Question

If two coins are tossed 5 times, then what is the probability of getting 5 heads and 5 tails.
A. \[\dfrac{{63}}{{256}}\]
B. \[\dfrac{1}{{1024}}\]
C. \[\dfrac{2}{{205}}\]
D. \[\dfrac{9}{{64}}\]

Answer 1

Hint: There are two possible outcomes.
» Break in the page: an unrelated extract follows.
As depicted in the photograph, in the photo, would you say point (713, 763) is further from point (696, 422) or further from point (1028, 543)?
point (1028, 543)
Thus, we can apply the binomial distribution formula \[P\left( x \right) = {}^n{C_r}{\left( p \right)^r}{\left( q \right)^{n - r}}\].

Formula Used:
Binomial distribution: \[P\left( x \right) = {}^n{C_r}{\left( p \right)^r}{\left( q \right)^{n - r}}\]
\[p = \]probability of success
\[q = \]probability of failure.
\[{}^n{C_r} = \dfrac{{n!}}{{\left( {n - r} \right)!r!}}\]
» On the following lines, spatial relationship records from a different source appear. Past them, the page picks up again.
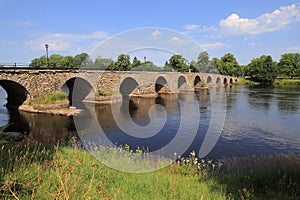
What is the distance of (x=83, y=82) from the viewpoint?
137ft

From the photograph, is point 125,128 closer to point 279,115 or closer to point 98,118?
point 98,118

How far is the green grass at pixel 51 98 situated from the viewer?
31.2 meters

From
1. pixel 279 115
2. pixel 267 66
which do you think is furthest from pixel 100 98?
pixel 267 66

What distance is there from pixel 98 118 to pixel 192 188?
76.2ft

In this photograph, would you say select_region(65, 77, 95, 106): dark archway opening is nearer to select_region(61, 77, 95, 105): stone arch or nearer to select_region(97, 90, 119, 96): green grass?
select_region(61, 77, 95, 105): stone arch

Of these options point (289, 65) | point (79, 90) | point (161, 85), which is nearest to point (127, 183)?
point (79, 90)

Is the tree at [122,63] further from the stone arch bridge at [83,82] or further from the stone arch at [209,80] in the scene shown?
the stone arch at [209,80]

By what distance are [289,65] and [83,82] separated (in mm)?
109196

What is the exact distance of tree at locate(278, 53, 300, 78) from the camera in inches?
4540

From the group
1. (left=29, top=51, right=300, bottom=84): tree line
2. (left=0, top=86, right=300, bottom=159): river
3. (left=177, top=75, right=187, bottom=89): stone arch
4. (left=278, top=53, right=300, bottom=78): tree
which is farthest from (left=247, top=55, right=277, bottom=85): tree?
(left=0, top=86, right=300, bottom=159): river

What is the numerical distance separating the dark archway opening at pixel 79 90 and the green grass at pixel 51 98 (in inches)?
366

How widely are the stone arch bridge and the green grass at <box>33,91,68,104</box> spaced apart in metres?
0.59

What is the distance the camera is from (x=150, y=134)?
2169 cm

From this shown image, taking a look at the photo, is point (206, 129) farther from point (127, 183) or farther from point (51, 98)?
point (51, 98)
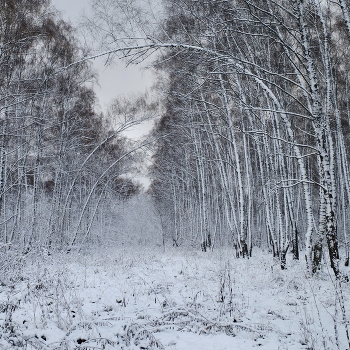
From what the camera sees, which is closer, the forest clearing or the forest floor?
the forest floor

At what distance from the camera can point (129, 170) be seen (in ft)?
49.6

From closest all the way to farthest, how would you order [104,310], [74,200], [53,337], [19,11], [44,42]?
[53,337] → [104,310] → [19,11] → [44,42] → [74,200]

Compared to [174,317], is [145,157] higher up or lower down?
higher up

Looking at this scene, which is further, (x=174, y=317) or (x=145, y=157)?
(x=145, y=157)

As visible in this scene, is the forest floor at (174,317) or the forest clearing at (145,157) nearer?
the forest floor at (174,317)

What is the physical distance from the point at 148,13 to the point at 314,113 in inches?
141

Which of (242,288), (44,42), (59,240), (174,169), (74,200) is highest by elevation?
(44,42)

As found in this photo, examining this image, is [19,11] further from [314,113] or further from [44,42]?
[314,113]

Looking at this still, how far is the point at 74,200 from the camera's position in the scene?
63.9 ft

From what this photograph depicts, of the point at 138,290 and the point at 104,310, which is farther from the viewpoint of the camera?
the point at 138,290

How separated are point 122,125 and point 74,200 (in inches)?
371

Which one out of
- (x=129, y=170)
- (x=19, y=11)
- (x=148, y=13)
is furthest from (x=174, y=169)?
(x=148, y=13)

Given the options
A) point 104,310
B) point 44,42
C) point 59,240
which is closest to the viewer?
point 104,310

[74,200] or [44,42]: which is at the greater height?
[44,42]
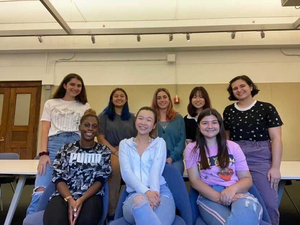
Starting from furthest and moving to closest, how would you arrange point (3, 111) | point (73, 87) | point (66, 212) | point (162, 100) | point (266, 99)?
1. point (3, 111)
2. point (266, 99)
3. point (162, 100)
4. point (73, 87)
5. point (66, 212)

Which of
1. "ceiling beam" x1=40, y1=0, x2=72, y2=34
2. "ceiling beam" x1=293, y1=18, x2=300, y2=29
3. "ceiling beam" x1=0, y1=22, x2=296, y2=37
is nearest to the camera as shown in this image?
"ceiling beam" x1=40, y1=0, x2=72, y2=34

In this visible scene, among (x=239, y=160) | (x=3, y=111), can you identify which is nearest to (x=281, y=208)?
(x=239, y=160)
Complete step by step solution:
Total number of outcomes is \[5 + 5 = 10\].
The probability of getting a head after tossing a coin is \[ = \dfrac{1}{2}\]
The probability of getting a tail after tossing a coin is \[ = \dfrac{1}{2}\]
The probability of success is \[p = \dfrac{1}{2}\].
The probability of failure is \[q = \dfrac{1}{2}\].
Now applying binomial distribution \[P\left( x \right) = {}^n{C_r}{\left( p \right)^r}{\left( q \right)^{n - r}}\].
\[P\left( x \right) = {}^{10}{C_5}{\left( {\dfrac{1}{2}} \right)^5}{\left( {\dfrac{1}{2}} \right)^{10 - 5}}\]
Apply the formula \[{}^n{C_r} = \dfrac{{n!}}{{\left( {n - r} \right)!r!}}\]
\[ = \dfrac{{10!}}{{\left( {10 - 5} \right)!5!}}{\left( {\dfrac{1}{2}} \right)^5}{\left( {\dfrac{1}{2}} \right)^5}\]
Apply the formula \[{a^m} \cdot {a^n} = {a^{m + n}}\]
\[ = \dfrac{{10!}}{{5!5!}}{\left( {\dfrac{1}{2}} \right)^{10}}\]
\[ = \dfrac{{10 \times 9 \times 8 \times 7 \times 6 \times 5!}}{{5!5!}}{\left( {\dfrac{1}{2}} \right)^{10}}\]
\[ = \dfrac{{10 \times 9 \times 8 \times 7 \times 6}}{{5!}} \times \dfrac{1}{{{2^{10}}}}\]
\[ = \dfrac{{30240}}{{120}} \times \dfrac{1}{{1024}}\]
\[ = \dfrac{{63}}{{256}}\]

Hence option A is the correct option.

Note: There are two possible outcomes after tossing a coin and each observation is independent that’s why we can apply the binomial theorem. In the given question there are two outcomes one is head and another is tail. Thus, we can apply binomial distribution.